**EXTRAIT DU DOCUMENT**

L’enquête, à grands moyens, revient sur la certification de l’appareil ainsi que sur de nombreux incidents relevés sur des ATR soumis à des conditions givrantes. Mais le plus important, reste de reconstituer les étapes cruciales permettant de comprendre le drame du vol 4184.
A 15:17, alors qu’il est en descente vers 10000 pieds, les pilotes engagent le système de dégivrage à son niveau III, soit le plus élevé sur ATR. De plus, ils poussent les manettes de gaz pour afficher des tours hélices à 86% du maximum. Ceci est aussi une exigence constructeur lors de la rencontre de conditions givrantes. Celles-ci sont définies dans le manuel des opérations de l’avion comme correspondant à une température totale inférieure à 7° C avec présence d’humidité visible dans l’air (sous n’importe quelle forme).
Par contre, quelques minutes plus tard, au moment de l’entrée dans le circuit d’attente, le système antigivrage est désactivé et les tours hélice réduits à 77% du maximum. A 15:33, soit 24 minutes avant la perte de contrôle, l’avion passe dans une zone de pluie givrante et accumule une grande quantité de glace. La dégradation subite des performances aérodynamique incite les pilotes à sortir les volets. Plus tard, à 15:51, soit 6 minutes avant la perte de contrôle, une autre dégradation rapide des performances a lieu. Elle correspond également au passage dans un banc d’eau en surfusion qui aliment des dépôts sur le l’extrados de l’aile en arrière des boots qui ne couvent que les premiers 7% de celle-ci.

**DONNÉES FOURNIES**
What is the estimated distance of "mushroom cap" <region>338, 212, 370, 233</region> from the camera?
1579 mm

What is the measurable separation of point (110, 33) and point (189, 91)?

**CONSIGNE**
Transcrivez intégralement l’extrait sur le vol 4184, sans rien y changer.

**RÉPONSE ATTENDUE**
L’enquête, à grands moyens, revient sur la certification de l’appareil ainsi que sur de nombreux incidents relevés sur des ATR soumis à des conditions givrantes. Mais le plus important, reste de reconstituer les étapes cruciales permettant de comprendre le drame du vol 4184.
A 15:17, alors qu’il est en descente vers 10000 pieds, les pilotes engagent le système de dégivrage à son niveau III, soit le plus élevé sur ATR. De plus, ils poussent les manettes de gaz pour afficher des tours hélices à 86% du maximum. Ceci est aussi une exigence constructeur lors de la rencontre de conditions givrantes. Celles-ci sont définies dans le manuel des opérations de l’avion comme correspondant à une température totale inférieure à 7° C avec présence d’humidité visible dans l’air (sous n’importe quelle forme).
Par contre, quelques minutes plus tard, au moment de l’entrée dans le circuit d’attente, le système antigivrage est désactivé et les tours hélice réduits à 77% du maximum. A 15:33, soit 24 minutes avant la perte de contrôle, l’avion passe dans une zone de pluie givrante et accumule une grande quantité de glace. La dégradation subite des performances aérodynamique incite les pilotes à sortir les volets. Plus tard, à 15:51, soit 6 minutes avant la perte de contrôle, une autre dégradation rapide des performances a lieu. Elle correspond également au passage dans un banc d’eau en surfusion qui aliment des dépôts sur le l’extrados de l’aile en arrière des boots qui ne couvent que les premiers 7% de celle-ci.